____ SUPPLIED TEXT
In 2007, Chris Skogen would ride his bike the 90-odd miles from Rochester to Mankato to visit friends. Then he figured he'd invite some others along for the ride. That first year there were 13 participants in "the Almanzo," named for a historic marker along the route in homage to Laura Ingalls Wilder's husband, Almanzo.
The second year there were 60 riders in the Almanzo, then 90, then 400. This year, the Almanzo 100, as it is officially known, has more than 700 registrants, and will start and end in Almanzo Wilder's hometown of Spring Valley, Minn. (about 100 miles southeast of the Twin Cities), on May 14.
The race is part of the larger Almanzo Gravel Road Series -- a series of six 100-plus-mile rides from April to October, largely on gravel roads. Each ride is different, from the Gentlemen's Ride to the Dirt Bag to the Heck of the North near Duluth, and each has its own route. But all of the rides take place "on some of the Upper Midwest's finest backroads" and are "guaranteed to take you to places you've never thought existed," writes Skogen on his website (raceforthecup.blogspot.com).
There are no race marshals, no vehicle support, no aid stations. It's "about as low-key and grass-roots as it can be, for as big as it is," says Skogen, 33.
The races are free to enter and open to all, so you don't need a fancy bike to participate. Races are judged on a point system, so if you don't want to race it, you can still take the ride. Riders get a certain number of points for participating, and those finishing in the top 10 accumulate more points. At the end of the series, the man and woman with the most points each wins the "Cup."
________
## WHAT YOU ARE ASKED TO DO
Continue the article about the Almanzo gravel road rides from the point where it stops.
____ MATERIAL SHOWN
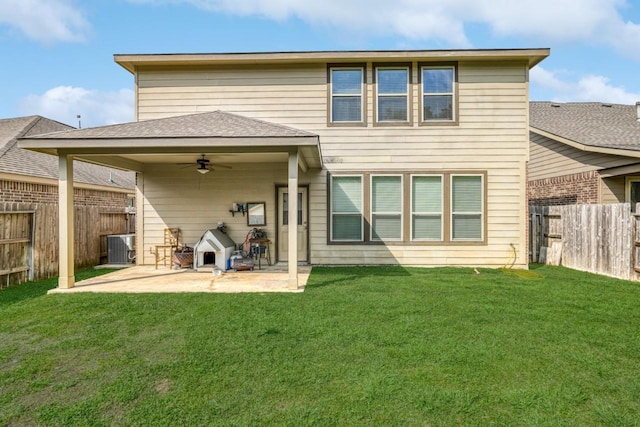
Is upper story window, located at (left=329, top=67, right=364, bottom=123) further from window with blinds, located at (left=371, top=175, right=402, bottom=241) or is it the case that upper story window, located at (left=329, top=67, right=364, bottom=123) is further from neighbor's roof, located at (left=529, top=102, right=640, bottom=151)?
neighbor's roof, located at (left=529, top=102, right=640, bottom=151)

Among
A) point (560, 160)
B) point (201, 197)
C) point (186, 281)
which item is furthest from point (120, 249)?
point (560, 160)

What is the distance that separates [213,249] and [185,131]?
2.79m

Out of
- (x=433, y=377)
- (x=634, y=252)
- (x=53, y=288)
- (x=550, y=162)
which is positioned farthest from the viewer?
(x=550, y=162)

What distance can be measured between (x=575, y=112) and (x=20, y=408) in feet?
52.3

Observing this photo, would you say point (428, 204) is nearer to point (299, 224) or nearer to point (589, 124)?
point (299, 224)

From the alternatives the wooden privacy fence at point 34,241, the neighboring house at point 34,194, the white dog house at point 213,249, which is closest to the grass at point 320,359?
the wooden privacy fence at point 34,241

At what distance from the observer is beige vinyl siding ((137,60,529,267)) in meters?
8.64

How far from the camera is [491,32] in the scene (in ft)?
50.4

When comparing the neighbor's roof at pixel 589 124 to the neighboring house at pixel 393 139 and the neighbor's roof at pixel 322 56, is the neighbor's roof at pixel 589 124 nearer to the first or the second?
the neighboring house at pixel 393 139

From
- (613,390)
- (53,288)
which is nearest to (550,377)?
(613,390)

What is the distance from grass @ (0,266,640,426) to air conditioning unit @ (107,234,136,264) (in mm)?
3528

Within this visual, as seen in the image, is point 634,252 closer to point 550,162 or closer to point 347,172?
point 550,162

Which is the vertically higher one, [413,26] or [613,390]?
[413,26]

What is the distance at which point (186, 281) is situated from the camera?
7102 mm
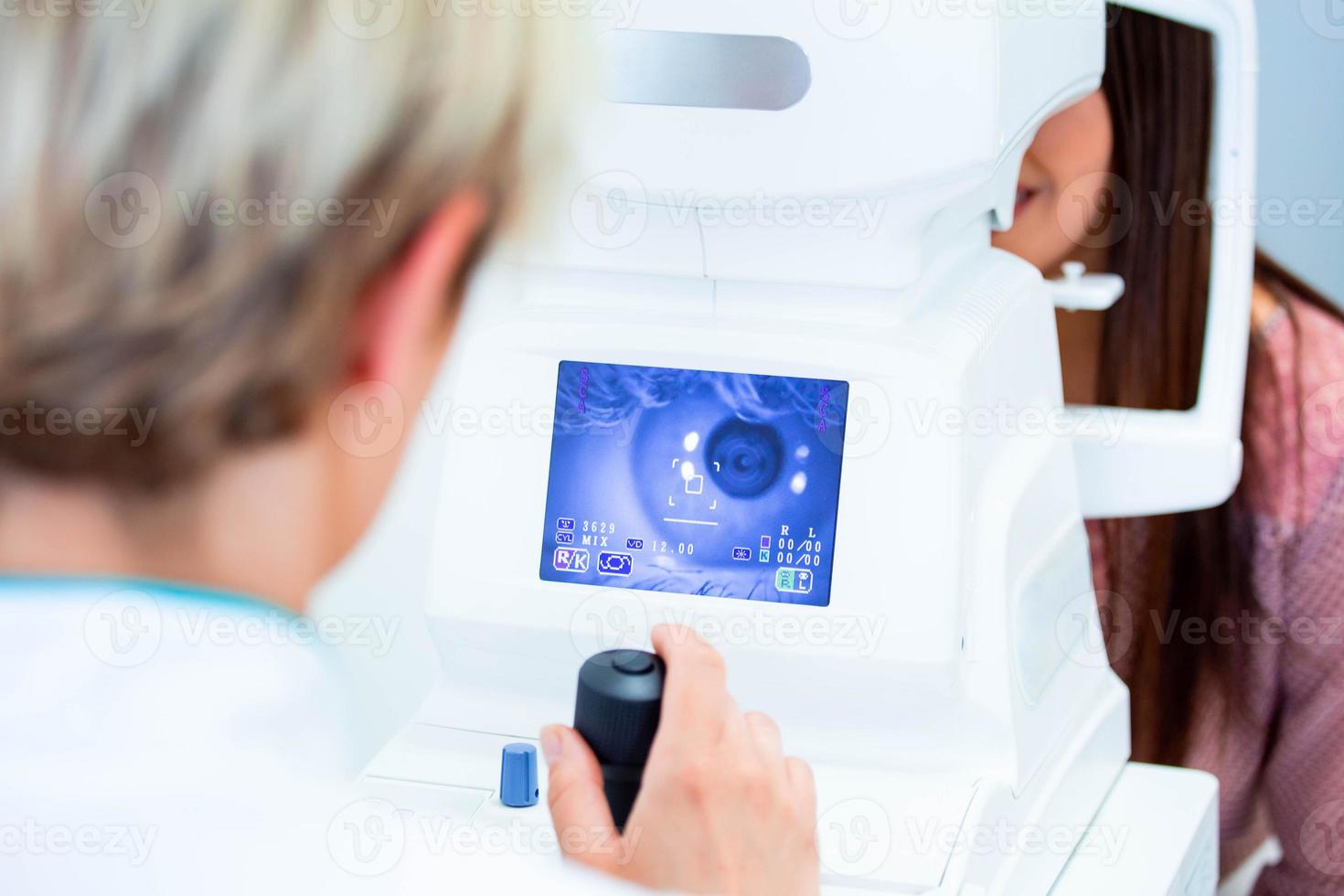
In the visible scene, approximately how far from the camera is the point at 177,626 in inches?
19.8

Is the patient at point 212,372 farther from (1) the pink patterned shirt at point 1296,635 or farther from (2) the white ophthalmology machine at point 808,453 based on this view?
(1) the pink patterned shirt at point 1296,635

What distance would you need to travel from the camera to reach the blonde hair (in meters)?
0.42

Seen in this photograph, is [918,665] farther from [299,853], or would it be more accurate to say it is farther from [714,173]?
[299,853]

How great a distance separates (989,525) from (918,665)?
99mm

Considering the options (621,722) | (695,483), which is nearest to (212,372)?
(621,722)

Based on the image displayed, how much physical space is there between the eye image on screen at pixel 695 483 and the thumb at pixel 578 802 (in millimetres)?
190

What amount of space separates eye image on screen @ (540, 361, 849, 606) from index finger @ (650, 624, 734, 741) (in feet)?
0.53

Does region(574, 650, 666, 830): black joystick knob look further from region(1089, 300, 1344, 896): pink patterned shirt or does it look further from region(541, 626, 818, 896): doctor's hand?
region(1089, 300, 1344, 896): pink patterned shirt

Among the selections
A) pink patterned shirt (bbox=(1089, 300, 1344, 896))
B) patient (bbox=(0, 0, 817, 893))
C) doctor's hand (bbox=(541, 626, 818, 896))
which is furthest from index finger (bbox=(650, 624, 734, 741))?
pink patterned shirt (bbox=(1089, 300, 1344, 896))

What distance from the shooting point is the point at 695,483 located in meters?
0.88

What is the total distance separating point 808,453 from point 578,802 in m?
0.29

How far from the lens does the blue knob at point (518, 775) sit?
2.58 ft

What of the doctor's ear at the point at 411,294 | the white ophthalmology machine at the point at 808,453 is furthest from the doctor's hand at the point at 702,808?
the doctor's ear at the point at 411,294

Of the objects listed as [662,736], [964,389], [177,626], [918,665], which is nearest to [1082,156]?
[964,389]
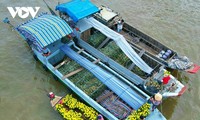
________
## EXPECTED OUTPUT
"It's the bastard son of the Stanley Cup," Skogen jokes, describing the trophy the AGRS winners will receive: a bell jar filled with -- what else? -- gravel.
Chelsea Strate, 26, of Minneapolis is the proud women's Cup holder for 2010. "The most challenging thing is the ride itself," she says. "It's not only 100 miles, on gravel roads; on top of that there are a lot of hills to climb and go down, which can be precarious -- you don't want to hit a patch of loose gravel.
"You're in the middle of nowhere," she adds. "One minute you're riding by farms -- the next, the forest. It's very low-traffic and the scenery changes. The rides are absolutely beautiful -- that's one of the biggest draws for me. It's peaceful."
Former Cars-R-Coffins shop owner Tom "Hurl" Everson, 43, has done every Almanzo ride since the first one in 2007. "There's still that feeling of being out exploring and discovering new areas," he says. "Chris' biggest cred is that he is adamant that these races are free. It's important for people to support him -- click on the donate button of his website! I bow in his general direction."
While the rides of the AGRS typically attract a late-20s/early-30s crowd, participant ages have ranged from 12 to approaching 70. They range from casual riders to commuters to deeply committed cyclists, and they all find the sense of adventure and discovery through the rural byways of Minnesota appealing. "When I'm on these backroads riding, I feel freer," says Everson.
Bobby Brown, 23, of Minneapolis is doing the series for the first time this year. He finished the first race of the series, the Ragnarok, on April 9. "Everyone roots for each other and everyone wants everyone to do well," he says. "It's the coolest thing in biking in Minnesota."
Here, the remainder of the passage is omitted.